A ella ya le habían advertido que la plaza estaba dada y que era para el hermano de Sánchez, razón que la llevó a replantearse concurrir, pero fue el propio tribunal quien la animó a presentarse. Ya en el encuentro dedujo que algo iba mal. No le preguntaron nada sobre su proyecto ni si hablaba idiomas (dominaba el inglés y el portugués), pese a lo cual le calcaron un cero en la casilla correspondiente. Se desconocen las cualidades políglotas de David Sánchez, aunque no descartaría que conozca alguna palabra en japonés. Ella había dirigido dos orquestas y el hermanísimo ninguna, pese a lo cual le pusieron cero en experiencia; ella trató de llamar a la fiscal del caso, Begoña García Boró, que no se puso al teléfono, por lo que denunció el caso por correo electrónico. Mintió la fiscal al decir que el correo de Cristina de Frutos se limitaba a señalar que se consideraba perjudicada, pero que en ningún momento hablaba de David Sánchez. La candidata leyó palabra por palabra su mensaje: la referencia al hermano, el dato de que el tribunal no le preguntó nada y que al seleccionado le dieron la plaza por sus respuestas en la entrevista personal.

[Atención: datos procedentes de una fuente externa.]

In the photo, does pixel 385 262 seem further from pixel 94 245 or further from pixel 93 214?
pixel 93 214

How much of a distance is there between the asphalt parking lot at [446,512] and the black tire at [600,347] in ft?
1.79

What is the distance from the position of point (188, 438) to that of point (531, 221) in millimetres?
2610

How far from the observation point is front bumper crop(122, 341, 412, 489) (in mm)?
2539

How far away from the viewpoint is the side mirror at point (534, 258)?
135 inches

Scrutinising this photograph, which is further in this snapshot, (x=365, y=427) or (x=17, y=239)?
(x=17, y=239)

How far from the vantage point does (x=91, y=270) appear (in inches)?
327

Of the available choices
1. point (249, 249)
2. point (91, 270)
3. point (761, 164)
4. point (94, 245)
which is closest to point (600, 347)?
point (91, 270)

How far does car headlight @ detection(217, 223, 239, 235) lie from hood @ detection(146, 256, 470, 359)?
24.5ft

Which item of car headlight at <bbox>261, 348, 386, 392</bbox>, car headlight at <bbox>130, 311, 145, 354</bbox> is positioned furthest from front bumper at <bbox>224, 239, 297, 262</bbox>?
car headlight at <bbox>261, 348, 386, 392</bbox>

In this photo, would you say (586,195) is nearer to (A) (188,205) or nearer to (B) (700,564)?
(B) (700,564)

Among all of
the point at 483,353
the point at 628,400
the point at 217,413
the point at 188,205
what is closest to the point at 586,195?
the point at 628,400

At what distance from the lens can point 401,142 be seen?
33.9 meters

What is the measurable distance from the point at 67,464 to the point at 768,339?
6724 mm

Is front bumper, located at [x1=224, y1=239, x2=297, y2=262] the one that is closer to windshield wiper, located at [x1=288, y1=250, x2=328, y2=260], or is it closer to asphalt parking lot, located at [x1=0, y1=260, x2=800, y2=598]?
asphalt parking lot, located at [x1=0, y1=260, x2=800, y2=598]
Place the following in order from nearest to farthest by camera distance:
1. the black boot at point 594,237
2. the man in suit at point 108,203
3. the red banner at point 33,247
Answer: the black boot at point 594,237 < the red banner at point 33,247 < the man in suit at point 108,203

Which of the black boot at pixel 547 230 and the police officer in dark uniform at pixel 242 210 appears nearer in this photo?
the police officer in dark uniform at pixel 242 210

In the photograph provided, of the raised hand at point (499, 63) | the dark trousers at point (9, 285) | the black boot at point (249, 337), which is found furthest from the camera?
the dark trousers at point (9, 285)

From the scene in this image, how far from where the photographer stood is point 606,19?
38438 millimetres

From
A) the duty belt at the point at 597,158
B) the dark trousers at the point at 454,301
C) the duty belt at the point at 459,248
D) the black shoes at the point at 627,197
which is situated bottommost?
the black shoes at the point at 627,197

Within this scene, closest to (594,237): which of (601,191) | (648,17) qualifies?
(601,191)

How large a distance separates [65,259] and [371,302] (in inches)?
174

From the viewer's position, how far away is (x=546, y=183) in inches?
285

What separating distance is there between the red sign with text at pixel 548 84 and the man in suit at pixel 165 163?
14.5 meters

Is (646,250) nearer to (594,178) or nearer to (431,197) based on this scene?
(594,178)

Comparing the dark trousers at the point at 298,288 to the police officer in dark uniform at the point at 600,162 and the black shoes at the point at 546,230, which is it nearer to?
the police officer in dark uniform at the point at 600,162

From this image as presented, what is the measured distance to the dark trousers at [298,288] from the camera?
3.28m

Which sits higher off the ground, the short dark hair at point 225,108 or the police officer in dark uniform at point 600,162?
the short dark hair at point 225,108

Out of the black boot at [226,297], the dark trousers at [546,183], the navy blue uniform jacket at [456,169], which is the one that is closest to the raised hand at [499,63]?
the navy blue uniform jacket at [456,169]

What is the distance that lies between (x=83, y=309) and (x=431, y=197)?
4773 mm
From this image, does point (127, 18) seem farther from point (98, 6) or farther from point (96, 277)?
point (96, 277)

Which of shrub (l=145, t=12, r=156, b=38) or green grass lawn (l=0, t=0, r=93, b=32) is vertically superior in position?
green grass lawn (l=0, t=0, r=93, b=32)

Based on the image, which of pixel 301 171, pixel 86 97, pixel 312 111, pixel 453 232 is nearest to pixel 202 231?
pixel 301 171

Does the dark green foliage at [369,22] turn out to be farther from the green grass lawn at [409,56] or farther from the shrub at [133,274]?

El tribunal fue cortés: le deseó suerte en su vida profesional, una expresión que le hizo temer lo peor sobre el empleo que buscaba. Era una expresión sinónima de la que se empleaba cuando yo era niño y los mendigos que imploraban por las puertas de las casas «una limosna por amor de Dios» recibían a menudo como respuesta: «Dios le ampare, hermano».

Ayer le tocó a la UCO, con el teniente coronel Balas a la cabeza. «A Balas lo quiero muerto», dijo la fontanera Leire Díez, y a medida que pasa el tiempo y conocemos más sobre la trama, aumenta la inquietante posibilidad de que esta mujer no se expresara en términos estrictamente metafóricos. Por su testimonio hemos conocido el correo que el director de uno de los conservatorios coordinables, Evaristo Valentí, dirigió a la directora del otro, Yolanda Sánchez, diciendo que el puesto que había de ocupar Sánchez era «un despropósito». Los testigos de la UCO declararon que durante la investigación observaron que el cargo de David Sánchez se creó en un «alto nivel político» y que el puesto había sido «predeterminado» para el hermano de Pedro Sánchez. Según explicó uno de los agentes: «Entendemos que había un nivel superior, político, y lo relacionamos con Miguel Ángel Gallardo». Elemental, querido Watson: son obviedades para cualquier observador razonablemente atento y provisto de una inteligencia media.

Con la sesión de ayer concluyó la fase testifical del proceso, en la que militantes del PSOE, paniaguados de la Diputación, representaron su papel. Hoy vamos a tener ocasión de escuchar a los procesados y es de esperar que el artista de la familia Sánchez haya mejorado su nivel de conocimiento sobre el puesto de trabajo que le adjudicaron y el emplazamiento físico del mismo desde aquella respuesta que dio a la pregunta de la juez Biedma sobre qué era la Oficina de las Artes Escénicas: «Bueno, pues vamos a ver, yo creo que es la oficina que se encarga, no sé, de las artes escénicas». Estuvo el hombre entre Perogrullo y fray Gerundio de Campazas.